SOURCE EXTRACT:
┌──
Analyzing a text corpus
Summary
We start with a corpus citable by CTS URN. In these examples, we'll work with a citable corpus of the five extant versions of the Gettysburg Address. We will then construct an AnalyticalCorpus
that matches this citable corpus with an orthography and a parser. With this in hand, we can create a full, morphologically aware analysis of each token in the corpus with a single function call.
Load the source corpus
We can load the source data into the CitableTextCorpus
model from a URL. The corpus_cex
function works on string data, so we will use standard Julia methods to load a String from the URL.
using CitableBase, CitableCorpus
corpusurl = "https://raw.githubusercontent.com/neelsmith/CitableCorpusAnalysis.jl/dev/test/data/gettysburg/gettysburgcorpus.cex"
corpus = fromcex(corpusurl, CitableTextCorpus, UrlReader)
typeof(corpus)
CitableCorpus.CitableTextCorpus
Constructing an AnalyticalCorpus
Orthography
The Orthography
module includes a simple ASCII orthography that we can use with our Gettsyburg corpus.
using Orthography
orthography = simpleAscii()
typeof(orthography) |> supertype
Orthography.OrthographicSystem
Morphology
The CitableCorpusAnalysis
module includes an implementation of the CitableParser
abstraction that can parse tokens in the Gettysburg Address to their corresponding Penn treebank POS code. (For details on how the parser was constructed, see the appendix to this documentation.)
using CitableParserBuilder
parser = CitableParserBuilder.gettysburgParser()
typeof(parser) |> supertype
CitableParserBuilder.CitableParser
The analytical corpus
Our analytical corpus associates these three components.
using CitableCorpusAnalysis
acorpus = AnalyticalCorpus(corpus, orthography, parser)
typeof(acorpus)
AnalyticalCorpus
The analyses
The analyzecorpus
function requires an AnalyticalCorpus
as an argument. It first creates a tokenized edition, then analyses each token. It returns a Vector of AnalyzedToken
s, where each CitablePassage
is associated with a (possibly empty) Vector of Analysis
objects.
Additional arguments
The analyzecorpus
function allows an optional data
parameter that will passed along to the parsing functions it applies. In this example, the GettysburgParser
can use a dictionary of analyses to get better performance, since it otherwise loads the entire dictionary for each individual parse.
analyses = analyzecorpus(acorpus; data = parser.data)
└──
EXTRACTED DATA:
┌──
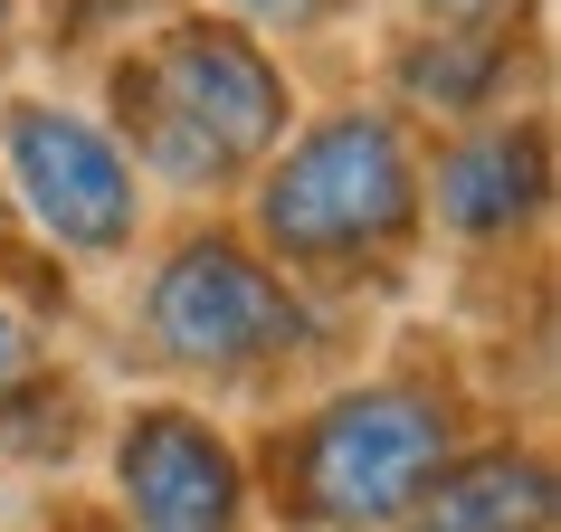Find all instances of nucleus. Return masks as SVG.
I'll return each instance as SVG.
<instances>
[{
  "label": "nucleus",
  "mask_w": 561,
  "mask_h": 532,
  "mask_svg": "<svg viewBox=\"0 0 561 532\" xmlns=\"http://www.w3.org/2000/svg\"><path fill=\"white\" fill-rule=\"evenodd\" d=\"M115 105H124V134L144 143V162L191 181V190L238 181L286 134V77L229 20H181V30L144 38L115 67Z\"/></svg>",
  "instance_id": "f257e3e1"
},
{
  "label": "nucleus",
  "mask_w": 561,
  "mask_h": 532,
  "mask_svg": "<svg viewBox=\"0 0 561 532\" xmlns=\"http://www.w3.org/2000/svg\"><path fill=\"white\" fill-rule=\"evenodd\" d=\"M419 219V162L390 115H324L257 190V229L305 276H353L390 257Z\"/></svg>",
  "instance_id": "f03ea898"
},
{
  "label": "nucleus",
  "mask_w": 561,
  "mask_h": 532,
  "mask_svg": "<svg viewBox=\"0 0 561 532\" xmlns=\"http://www.w3.org/2000/svg\"><path fill=\"white\" fill-rule=\"evenodd\" d=\"M447 466V400L410 381H371L343 390L333 409H314L296 438H276V485H286V513L324 532H371L400 523L428 475Z\"/></svg>",
  "instance_id": "7ed1b4c3"
},
{
  "label": "nucleus",
  "mask_w": 561,
  "mask_h": 532,
  "mask_svg": "<svg viewBox=\"0 0 561 532\" xmlns=\"http://www.w3.org/2000/svg\"><path fill=\"white\" fill-rule=\"evenodd\" d=\"M144 333L152 352L181 361V371H209V381H238V371H266V361H296L314 343V314L296 304V286L257 266L238 238H191L144 296Z\"/></svg>",
  "instance_id": "20e7f679"
},
{
  "label": "nucleus",
  "mask_w": 561,
  "mask_h": 532,
  "mask_svg": "<svg viewBox=\"0 0 561 532\" xmlns=\"http://www.w3.org/2000/svg\"><path fill=\"white\" fill-rule=\"evenodd\" d=\"M10 181H20V200L30 219L58 247L77 257H115L144 200H134V162L115 152V134H95L87 115H67V105H10Z\"/></svg>",
  "instance_id": "39448f33"
},
{
  "label": "nucleus",
  "mask_w": 561,
  "mask_h": 532,
  "mask_svg": "<svg viewBox=\"0 0 561 532\" xmlns=\"http://www.w3.org/2000/svg\"><path fill=\"white\" fill-rule=\"evenodd\" d=\"M115 475H124L134 532H238L248 523L238 456L191 409H134V428L115 447Z\"/></svg>",
  "instance_id": "423d86ee"
},
{
  "label": "nucleus",
  "mask_w": 561,
  "mask_h": 532,
  "mask_svg": "<svg viewBox=\"0 0 561 532\" xmlns=\"http://www.w3.org/2000/svg\"><path fill=\"white\" fill-rule=\"evenodd\" d=\"M542 134H514V124H485V134H467V143L438 162V209H447V229H467V238H504L514 219H533L542 209Z\"/></svg>",
  "instance_id": "0eeeda50"
},
{
  "label": "nucleus",
  "mask_w": 561,
  "mask_h": 532,
  "mask_svg": "<svg viewBox=\"0 0 561 532\" xmlns=\"http://www.w3.org/2000/svg\"><path fill=\"white\" fill-rule=\"evenodd\" d=\"M400 532H552V475L533 456H514V447L438 466L428 495L400 513Z\"/></svg>",
  "instance_id": "6e6552de"
},
{
  "label": "nucleus",
  "mask_w": 561,
  "mask_h": 532,
  "mask_svg": "<svg viewBox=\"0 0 561 532\" xmlns=\"http://www.w3.org/2000/svg\"><path fill=\"white\" fill-rule=\"evenodd\" d=\"M400 86L419 105H438V115H485L504 86V48L485 30H447V38H419L410 58H400Z\"/></svg>",
  "instance_id": "1a4fd4ad"
},
{
  "label": "nucleus",
  "mask_w": 561,
  "mask_h": 532,
  "mask_svg": "<svg viewBox=\"0 0 561 532\" xmlns=\"http://www.w3.org/2000/svg\"><path fill=\"white\" fill-rule=\"evenodd\" d=\"M38 390V333L20 324V314H10V304H0V418L20 409V400H30Z\"/></svg>",
  "instance_id": "9d476101"
},
{
  "label": "nucleus",
  "mask_w": 561,
  "mask_h": 532,
  "mask_svg": "<svg viewBox=\"0 0 561 532\" xmlns=\"http://www.w3.org/2000/svg\"><path fill=\"white\" fill-rule=\"evenodd\" d=\"M248 20H266V30H314V20H333L343 0H238Z\"/></svg>",
  "instance_id": "9b49d317"
},
{
  "label": "nucleus",
  "mask_w": 561,
  "mask_h": 532,
  "mask_svg": "<svg viewBox=\"0 0 561 532\" xmlns=\"http://www.w3.org/2000/svg\"><path fill=\"white\" fill-rule=\"evenodd\" d=\"M438 20H485V10H504V0H428Z\"/></svg>",
  "instance_id": "f8f14e48"
},
{
  "label": "nucleus",
  "mask_w": 561,
  "mask_h": 532,
  "mask_svg": "<svg viewBox=\"0 0 561 532\" xmlns=\"http://www.w3.org/2000/svg\"><path fill=\"white\" fill-rule=\"evenodd\" d=\"M0 30H10V0H0Z\"/></svg>",
  "instance_id": "ddd939ff"
}]
</instances>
└──
WHAT THIS EXERCISE ASKS:
**A)** Please reproduce word for word the part of the corpus analysis text starting with "typeof(corpus)" and going on through "to this documentation.)".
**B)** According to the corpus analysis text, why does the final line pass the parser's data as the optional data argument to analyzecorpus?

TASK-BY-TASK RESULTS:
**A)**
typeof(corpus)
CitableCorpus.CitableTextCorpus
Constructing an AnalyticalCorpus
Orthography
The Orthography
module includes a simple ASCII orthography that we can use with our Gettsyburg corpus.
using Orthography
orthography = simpleAscii()
typeof(orthography) |> supertype
Orthography.OrthographicSystem
Morphology
The CitableCorpusAnalysis
module includes an implementation of the CitableParser
abstraction that can parse tokens in the Gettysburg Address to their corresponding Penn treebank POS code. (For details on how the parser was constructed, see the appendix to this documentation.)

**B)** The GettysburgParser can use a dictionary of analyses to get better performance. Without it, the parser loads the entire dictionary for each individual parse.